— START —
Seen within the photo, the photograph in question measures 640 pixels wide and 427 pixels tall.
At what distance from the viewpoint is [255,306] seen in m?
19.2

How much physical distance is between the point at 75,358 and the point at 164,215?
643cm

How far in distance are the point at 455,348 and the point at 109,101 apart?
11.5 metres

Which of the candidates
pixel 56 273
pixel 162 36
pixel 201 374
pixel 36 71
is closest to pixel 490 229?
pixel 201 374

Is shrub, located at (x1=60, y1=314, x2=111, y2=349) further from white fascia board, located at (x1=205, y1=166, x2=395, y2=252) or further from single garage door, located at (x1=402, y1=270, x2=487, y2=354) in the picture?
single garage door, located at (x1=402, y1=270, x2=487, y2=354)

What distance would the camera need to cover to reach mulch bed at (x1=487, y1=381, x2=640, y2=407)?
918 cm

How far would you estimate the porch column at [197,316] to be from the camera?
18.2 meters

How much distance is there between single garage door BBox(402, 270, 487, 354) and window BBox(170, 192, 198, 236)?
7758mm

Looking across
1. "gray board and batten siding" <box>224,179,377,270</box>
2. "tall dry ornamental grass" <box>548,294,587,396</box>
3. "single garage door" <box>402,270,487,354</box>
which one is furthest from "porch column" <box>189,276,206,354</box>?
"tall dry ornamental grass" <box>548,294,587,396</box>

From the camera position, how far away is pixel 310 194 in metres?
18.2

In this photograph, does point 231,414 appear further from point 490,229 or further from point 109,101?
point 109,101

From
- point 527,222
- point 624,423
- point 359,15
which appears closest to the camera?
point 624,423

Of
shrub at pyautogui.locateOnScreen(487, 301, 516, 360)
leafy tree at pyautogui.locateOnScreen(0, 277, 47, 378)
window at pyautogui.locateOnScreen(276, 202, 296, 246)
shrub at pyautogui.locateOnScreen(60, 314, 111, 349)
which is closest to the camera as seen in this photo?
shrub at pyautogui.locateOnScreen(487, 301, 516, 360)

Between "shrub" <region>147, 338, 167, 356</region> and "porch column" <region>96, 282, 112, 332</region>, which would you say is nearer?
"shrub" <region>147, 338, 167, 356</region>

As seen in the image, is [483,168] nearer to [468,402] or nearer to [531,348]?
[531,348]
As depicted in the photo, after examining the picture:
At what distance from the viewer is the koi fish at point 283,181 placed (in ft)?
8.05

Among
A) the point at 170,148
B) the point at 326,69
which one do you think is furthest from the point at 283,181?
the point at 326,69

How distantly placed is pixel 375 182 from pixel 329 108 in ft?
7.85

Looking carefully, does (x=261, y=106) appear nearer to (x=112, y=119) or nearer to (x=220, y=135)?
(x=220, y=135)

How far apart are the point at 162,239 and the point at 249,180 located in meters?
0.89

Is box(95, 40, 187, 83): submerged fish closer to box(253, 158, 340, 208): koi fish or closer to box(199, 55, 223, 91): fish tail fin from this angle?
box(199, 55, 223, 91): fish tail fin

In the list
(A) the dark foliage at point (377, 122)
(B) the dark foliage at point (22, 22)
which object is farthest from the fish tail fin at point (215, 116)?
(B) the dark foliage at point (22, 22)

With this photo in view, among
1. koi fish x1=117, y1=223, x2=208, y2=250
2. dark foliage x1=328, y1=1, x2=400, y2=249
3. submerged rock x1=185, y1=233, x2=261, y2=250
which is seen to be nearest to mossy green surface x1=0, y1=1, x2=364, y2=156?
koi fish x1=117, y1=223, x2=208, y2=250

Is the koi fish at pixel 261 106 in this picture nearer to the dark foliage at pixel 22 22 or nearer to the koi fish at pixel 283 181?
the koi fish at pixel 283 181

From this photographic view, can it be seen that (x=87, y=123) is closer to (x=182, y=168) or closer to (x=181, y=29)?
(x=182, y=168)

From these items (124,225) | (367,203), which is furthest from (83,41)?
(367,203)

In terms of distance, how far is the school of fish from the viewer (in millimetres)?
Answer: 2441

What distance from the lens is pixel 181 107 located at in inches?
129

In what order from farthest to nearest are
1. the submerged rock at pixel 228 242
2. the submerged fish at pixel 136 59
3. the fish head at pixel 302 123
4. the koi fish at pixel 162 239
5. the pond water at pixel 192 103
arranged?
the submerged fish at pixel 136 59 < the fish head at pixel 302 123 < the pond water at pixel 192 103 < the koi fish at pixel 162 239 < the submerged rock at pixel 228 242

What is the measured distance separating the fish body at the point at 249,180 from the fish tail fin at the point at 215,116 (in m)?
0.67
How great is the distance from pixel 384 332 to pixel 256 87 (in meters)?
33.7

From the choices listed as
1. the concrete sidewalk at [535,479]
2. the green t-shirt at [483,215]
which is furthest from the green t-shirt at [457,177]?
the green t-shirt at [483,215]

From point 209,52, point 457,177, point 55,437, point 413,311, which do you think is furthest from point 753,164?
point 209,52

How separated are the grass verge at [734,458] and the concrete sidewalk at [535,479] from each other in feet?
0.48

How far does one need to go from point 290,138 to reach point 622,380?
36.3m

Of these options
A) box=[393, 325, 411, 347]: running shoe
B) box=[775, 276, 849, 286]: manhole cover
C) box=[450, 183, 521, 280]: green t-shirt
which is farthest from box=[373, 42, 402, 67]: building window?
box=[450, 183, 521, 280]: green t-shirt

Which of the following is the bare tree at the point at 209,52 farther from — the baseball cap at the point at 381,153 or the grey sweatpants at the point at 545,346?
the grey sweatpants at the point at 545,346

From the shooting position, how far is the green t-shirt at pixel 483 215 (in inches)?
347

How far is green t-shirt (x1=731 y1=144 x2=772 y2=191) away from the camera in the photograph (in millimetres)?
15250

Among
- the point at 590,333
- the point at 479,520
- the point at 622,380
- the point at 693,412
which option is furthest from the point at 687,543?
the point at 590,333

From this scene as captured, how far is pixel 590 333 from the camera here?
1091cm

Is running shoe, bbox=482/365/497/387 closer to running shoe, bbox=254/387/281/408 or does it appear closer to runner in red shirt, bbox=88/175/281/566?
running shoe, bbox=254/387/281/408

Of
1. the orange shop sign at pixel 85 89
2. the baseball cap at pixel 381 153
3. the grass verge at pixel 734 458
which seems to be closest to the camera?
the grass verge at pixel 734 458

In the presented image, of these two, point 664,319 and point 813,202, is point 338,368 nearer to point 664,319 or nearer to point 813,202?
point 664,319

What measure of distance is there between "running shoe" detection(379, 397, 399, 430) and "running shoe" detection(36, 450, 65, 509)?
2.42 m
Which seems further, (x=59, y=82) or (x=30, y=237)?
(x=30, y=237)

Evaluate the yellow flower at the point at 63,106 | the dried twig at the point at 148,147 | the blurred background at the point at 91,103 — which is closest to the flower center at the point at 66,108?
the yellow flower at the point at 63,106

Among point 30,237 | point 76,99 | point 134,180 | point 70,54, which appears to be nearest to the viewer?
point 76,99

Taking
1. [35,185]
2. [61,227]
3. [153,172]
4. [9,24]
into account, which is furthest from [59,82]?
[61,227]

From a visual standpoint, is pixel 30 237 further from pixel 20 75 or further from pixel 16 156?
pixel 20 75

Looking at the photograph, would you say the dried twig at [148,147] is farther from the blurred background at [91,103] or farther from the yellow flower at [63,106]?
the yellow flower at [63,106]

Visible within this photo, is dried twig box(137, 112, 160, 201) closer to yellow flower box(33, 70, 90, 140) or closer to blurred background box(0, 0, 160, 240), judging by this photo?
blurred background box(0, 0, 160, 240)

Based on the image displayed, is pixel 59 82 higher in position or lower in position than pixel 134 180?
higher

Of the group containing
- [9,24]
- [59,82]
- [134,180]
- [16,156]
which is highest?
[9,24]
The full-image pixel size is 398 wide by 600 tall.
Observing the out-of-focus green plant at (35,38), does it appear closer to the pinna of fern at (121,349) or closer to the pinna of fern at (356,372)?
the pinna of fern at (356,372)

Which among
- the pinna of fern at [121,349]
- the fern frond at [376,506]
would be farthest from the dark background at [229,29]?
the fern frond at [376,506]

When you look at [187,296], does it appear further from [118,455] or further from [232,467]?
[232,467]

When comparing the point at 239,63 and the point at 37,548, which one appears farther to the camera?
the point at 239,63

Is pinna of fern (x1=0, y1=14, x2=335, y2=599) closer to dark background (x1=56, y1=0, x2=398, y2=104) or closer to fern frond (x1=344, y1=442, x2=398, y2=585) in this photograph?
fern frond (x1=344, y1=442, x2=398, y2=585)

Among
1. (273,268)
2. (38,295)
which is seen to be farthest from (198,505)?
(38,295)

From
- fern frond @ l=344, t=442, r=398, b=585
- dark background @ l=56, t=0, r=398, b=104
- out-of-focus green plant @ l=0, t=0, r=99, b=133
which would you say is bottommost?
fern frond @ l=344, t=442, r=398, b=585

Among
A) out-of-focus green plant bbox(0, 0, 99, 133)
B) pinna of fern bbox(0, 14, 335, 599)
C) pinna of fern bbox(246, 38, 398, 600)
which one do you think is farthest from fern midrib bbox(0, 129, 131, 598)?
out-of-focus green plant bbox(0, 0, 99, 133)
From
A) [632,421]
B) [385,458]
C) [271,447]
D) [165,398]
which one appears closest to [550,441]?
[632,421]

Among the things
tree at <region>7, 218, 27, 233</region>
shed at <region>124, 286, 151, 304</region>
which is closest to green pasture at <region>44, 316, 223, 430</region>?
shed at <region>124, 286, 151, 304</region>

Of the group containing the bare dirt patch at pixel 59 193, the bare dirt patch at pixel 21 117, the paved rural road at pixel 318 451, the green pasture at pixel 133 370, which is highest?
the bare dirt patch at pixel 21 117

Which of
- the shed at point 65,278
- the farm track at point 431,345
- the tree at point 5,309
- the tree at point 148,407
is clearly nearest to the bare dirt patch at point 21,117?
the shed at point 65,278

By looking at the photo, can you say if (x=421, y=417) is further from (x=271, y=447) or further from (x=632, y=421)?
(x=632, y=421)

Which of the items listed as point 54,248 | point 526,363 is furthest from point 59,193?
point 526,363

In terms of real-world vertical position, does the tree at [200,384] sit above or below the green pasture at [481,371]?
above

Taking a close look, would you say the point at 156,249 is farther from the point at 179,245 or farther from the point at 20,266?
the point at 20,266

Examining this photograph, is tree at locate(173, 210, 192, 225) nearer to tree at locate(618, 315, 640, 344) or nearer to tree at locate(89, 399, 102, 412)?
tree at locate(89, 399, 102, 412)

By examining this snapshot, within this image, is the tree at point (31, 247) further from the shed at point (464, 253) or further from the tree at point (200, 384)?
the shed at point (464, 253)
— END —
Repeat exactly, and only, the lines of the records above, starting with the line that contains "By looking at" and ending with the final line, both included.

By looking at the photo, can you say if (x=421, y=417) is further from (x=271, y=447) or further from (x=632, y=421)?
(x=632, y=421)

Which of the items listed as point 54,248 | point 526,363 is furthest from point 59,193?
point 526,363

In terms of real-world vertical position, does the tree at [200,384] sit above or below the green pasture at [481,371]?
above

Taking a close look, would you say the point at 156,249 is farther from the point at 179,245 or farther from the point at 20,266?
the point at 20,266

Examining this photograph, is tree at locate(173, 210, 192, 225) nearer to tree at locate(618, 315, 640, 344) or nearer to tree at locate(89, 399, 102, 412)?
tree at locate(89, 399, 102, 412)

By examining this snapshot, within this image, is the tree at point (31, 247) further from the shed at point (464, 253) or further from the tree at point (200, 384)?
the shed at point (464, 253)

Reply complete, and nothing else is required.